At the heart of the consternation about vaccines is why GBS appears to be tied to Zika in the first place. There are two competing theories: One is that GBS is caused by a haywire self-attacking immune response from the body when it encounters Zika. The other is that the virus itself directly attacks neural cells and destabilizes the myelin sheath around them or damages axons to cause GBS. From a vaccine-development perspective, it would be particularly troubling if the former ends up being the case because it is hard to control immune response—especially when scientists are not sure what facet of the virus may set off that cascade of action.

Unfortunately, preliminary data suggests that this feared immune response is exactly what is happening, according to Jim Sejvar, a neuroepidemiologist with the U.S. Centers for Disease Control and Prevention who focuses on GBS. To date, doctors primarily diagnose GBS by observing its symptoms. They also typically scrutinize patients’ cerebrospinal fluid for two main signs: buildup of protein and the absence of inflammatory white blood cells, he says. If the virus was just attacking nerve cells there would still be that protein buildup but there would also be a buildup in white blood cells, he says. Yet so far, in published work on Zika patients in French Polynesia as well as unpublished work from Sejvar on recent Brazilian patients it appears there is no white blood cell buildup. “Is it absolute evidence? No, but it is strongly suggestive of an immune-mediated syndrome rather than a neuro-invasive process,” he says.

Scientists are also looking to past GBS studies to devise plans about how to sidestep this potential threat. One idea: if GBS is caused by an immune response from the body, perhaps using a killed virus vaccine could allay this issue. But even then there are no guarantees. “The question is, does part of the virus look like human proteins or peptides that generate the autoimmune reaction?” Sanofi Pasteur’s Jackson says. If that is the case, then perhaps the presence of those substances would still cause GBS, he says. “It’s too early to say,” agrees Monath, chief scientific and chief operating officer for the Infectious Disease division of NewLink Genetics, a biopharmaceutical firm.

There are some specific GBS insights scientists can use for future vaccine trials.
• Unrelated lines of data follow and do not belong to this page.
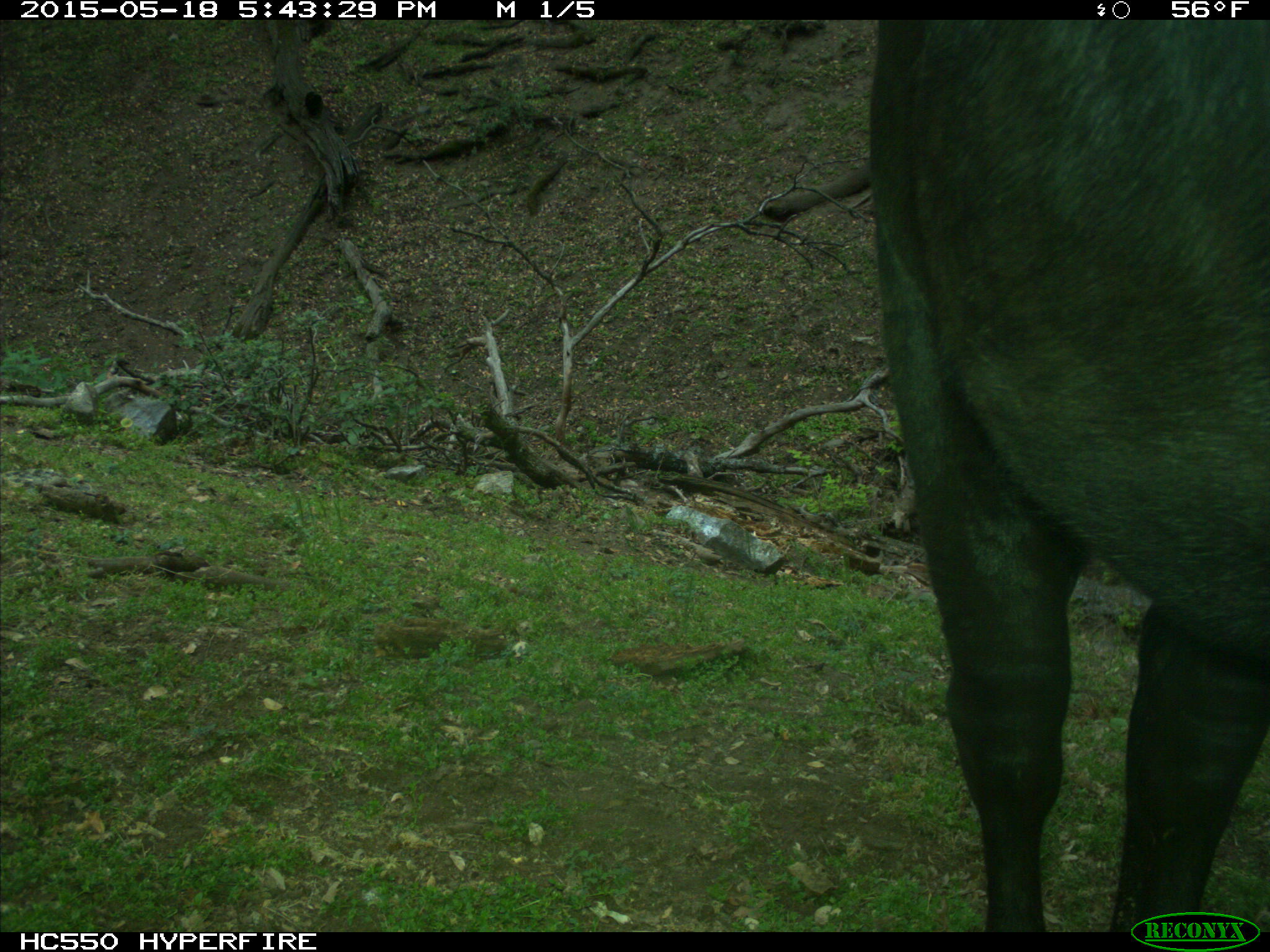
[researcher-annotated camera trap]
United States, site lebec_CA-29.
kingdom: Animalia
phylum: Chordata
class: Mammalia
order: Artiodactyla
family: Bovidae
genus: Bos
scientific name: Bos taurus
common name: domestic cow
Bos taurus (domestic cow).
Most importantly, analysis of GBS suggests the incidence of Zika increases by about 20 percent with every 10-year increase in age, says Sejvar, who published that finding in the journal Neuroepidemiology. So testing any vaccine on younger patients—say people in their 20s instead of their 40s—would be one safety precaution. Moreover, getting a better picture of what the virus looks like and understanding its properties through animal testing and studying patients’ blood might help vaccine developers pinpoint specific issues, says Pei-Yong Shi, a virologist at The University of Texas Medical Branch at Galveston. Yet all of that would need to be done very quickly to inform the initial steps of vaccine development and clinical trials starting this fall.

For Pedro Vasconcelos, director of the National Reference Laboratory for Arboviruses in Brazil at the Evandro Chagas Institute, there is no time to lose. Even concerns about GBS, a condition treatable with pricey therapies including plasma exchange or injections of immunoglobulins, cannot push back vaccine trials. “We need to do better work still, but we need to move forward,” he says. “Every day with Zika is a new surprise.”